An ultra-high-sensitivity electrochemiluminescence aptasensor for Pb detection based on the synergistic signal-amplification strategy of quencher abscission and G-quadruplex generation.

Signal amplification provides an effective way to improve detection performance. Herein, an ultrasensitive electrochemiluminescence (ECL) aptasensor for Pb detection was developed based on a dual signal-amplification strategy of the abscission of a quencher and the generation of a G-quadruplex by one-step and simultaneous way. Nitrogen-doped carbon quantum dots linked with complementary DNA (cDNA-NCQDs) at the sensing interface was applied as the quencher of a tris(4,4'-dicarboxylic acid-2,2'-bipyridyl)ruthenium(II) (Ru(dcbpy))/tripropylamine system to minimize the ECL signal due to the intermolecular hydrogen bond-induced energy-transfer process. Upon the addition of Pb, its specific binding with the aptamer triggered the abscission of cDNA-NCQDs, accompanied by the formation of G-quadruplex on the surface of the electrode, both of which amplified the intensity of the light emission.
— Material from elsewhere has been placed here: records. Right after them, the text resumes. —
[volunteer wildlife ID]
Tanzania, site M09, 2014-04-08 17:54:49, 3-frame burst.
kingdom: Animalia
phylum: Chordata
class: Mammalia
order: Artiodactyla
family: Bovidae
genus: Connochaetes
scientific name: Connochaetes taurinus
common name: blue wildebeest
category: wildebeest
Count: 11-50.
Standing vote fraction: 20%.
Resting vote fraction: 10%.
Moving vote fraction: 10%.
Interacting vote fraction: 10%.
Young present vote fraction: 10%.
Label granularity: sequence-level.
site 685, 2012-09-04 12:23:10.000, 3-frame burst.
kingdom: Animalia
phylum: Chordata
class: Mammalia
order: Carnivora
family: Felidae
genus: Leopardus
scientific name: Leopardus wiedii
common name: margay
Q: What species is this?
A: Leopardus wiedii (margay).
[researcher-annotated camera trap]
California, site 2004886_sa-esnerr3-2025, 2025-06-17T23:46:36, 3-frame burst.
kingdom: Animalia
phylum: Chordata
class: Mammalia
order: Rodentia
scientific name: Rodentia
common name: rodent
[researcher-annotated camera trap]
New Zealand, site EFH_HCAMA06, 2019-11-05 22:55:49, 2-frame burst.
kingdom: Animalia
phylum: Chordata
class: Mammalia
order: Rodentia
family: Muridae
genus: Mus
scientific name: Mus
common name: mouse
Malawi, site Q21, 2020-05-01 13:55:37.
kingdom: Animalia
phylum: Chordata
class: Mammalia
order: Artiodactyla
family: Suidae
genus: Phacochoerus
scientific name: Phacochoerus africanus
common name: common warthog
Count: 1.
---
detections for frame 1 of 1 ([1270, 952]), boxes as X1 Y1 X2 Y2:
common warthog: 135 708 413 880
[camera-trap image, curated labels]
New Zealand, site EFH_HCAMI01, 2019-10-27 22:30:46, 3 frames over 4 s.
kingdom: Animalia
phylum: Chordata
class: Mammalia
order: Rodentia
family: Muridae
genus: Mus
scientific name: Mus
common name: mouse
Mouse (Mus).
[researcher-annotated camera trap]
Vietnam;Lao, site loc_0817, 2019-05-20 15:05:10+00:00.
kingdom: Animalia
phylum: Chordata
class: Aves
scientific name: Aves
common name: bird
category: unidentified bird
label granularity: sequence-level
The ECL amplification efficiency induced by the above two mechanisms (78.6%) was valuably greater than that of their sum value (69.3%). This synergistic effect resulted in high detection sensitivity of the ECL aptasensor, which allowed to thereby obtain Pb measurements in the range of 1 fM - 10 nM with an ultra-low detection limit of 0.19 fM. The Pb-mediated synergistic signal-amplification ECL strategy can provide a new approach for integrating various amplification strategies.